Karena faktanya, seperti diwartakan Victorynews.id, Bank NTT adalah salah satu unit Badan Usaha Milik Daerah (BUMD) yang kiprahnya selama ini mampu memberikan kontribusi positif dalam pembangunan, pertumbuhan ekonomi dan peningkatan kesejahteraan masyarakat NTT.

Untuk itu, OJK NTT dengan segala upaya akan memberikan dukungan optimal kepada pemegang saham, jajaran Direksi, komisaris, serta para pemangku kepentingan (stakeholders) agar Bank NTT tetap eksis dan tetap menjadi bank kebanggaan seluruh rakyat NTT.

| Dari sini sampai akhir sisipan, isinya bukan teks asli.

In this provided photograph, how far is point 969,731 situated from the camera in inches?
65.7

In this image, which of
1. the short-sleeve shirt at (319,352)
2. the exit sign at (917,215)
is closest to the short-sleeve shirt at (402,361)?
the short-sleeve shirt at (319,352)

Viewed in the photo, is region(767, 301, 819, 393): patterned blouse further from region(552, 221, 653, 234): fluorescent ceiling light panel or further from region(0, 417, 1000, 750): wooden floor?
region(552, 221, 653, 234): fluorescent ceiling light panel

Hal tersebut dikemukakan Kepala Kantor Otoritas Jasa Keuangan (OJK) Provinsi NTT Japarmen Manalu dalam bincang-bincang bersama Redaktur Pelaksana Koran Harian Umum Victory News (VN) Yes Balle dan Redaktur Ekonomi Bisnis Rafael Lado Pura di ruang kerja Kepala OJK NTT, Kamis 18 April 2024 siang. Japarmen Manalu didampingi Pengawas Senior OJK NTT Setia Ariyanto.

Menurut JP — sapaan Japarmen Manalu — sebagai pengawas institusi perbankan, OJK NTT telah membangun komunikasi formal maupun informal dengan para pemegang saham, khususnya pemegang saham pengendali (PSP).

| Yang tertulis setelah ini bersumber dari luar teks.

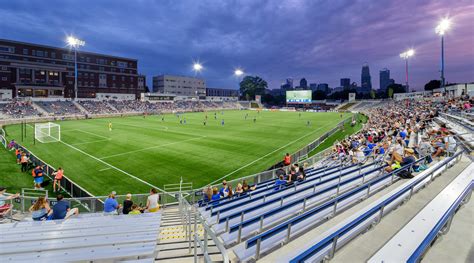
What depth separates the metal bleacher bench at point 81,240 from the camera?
4824 mm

Bahkan, dengan pengurus Bank NTT, OJK terus mendorong terealisasinya time scedule yang sudah ditetapkan dalam rangka memenuhi Peraturan Otoritas Jasa Keuangan (POJK) Nomor 12/POJK.03/2020 tentang Konsolidasi Bank Umum.

Hal mendesak dan harus menjadi prioritas dilakukan dan ditindaklanjuti adalah memenuhi MIM Bank sebesar Rp3 triliun, sebagaimana ketentuan dan regulasi yang berlaku.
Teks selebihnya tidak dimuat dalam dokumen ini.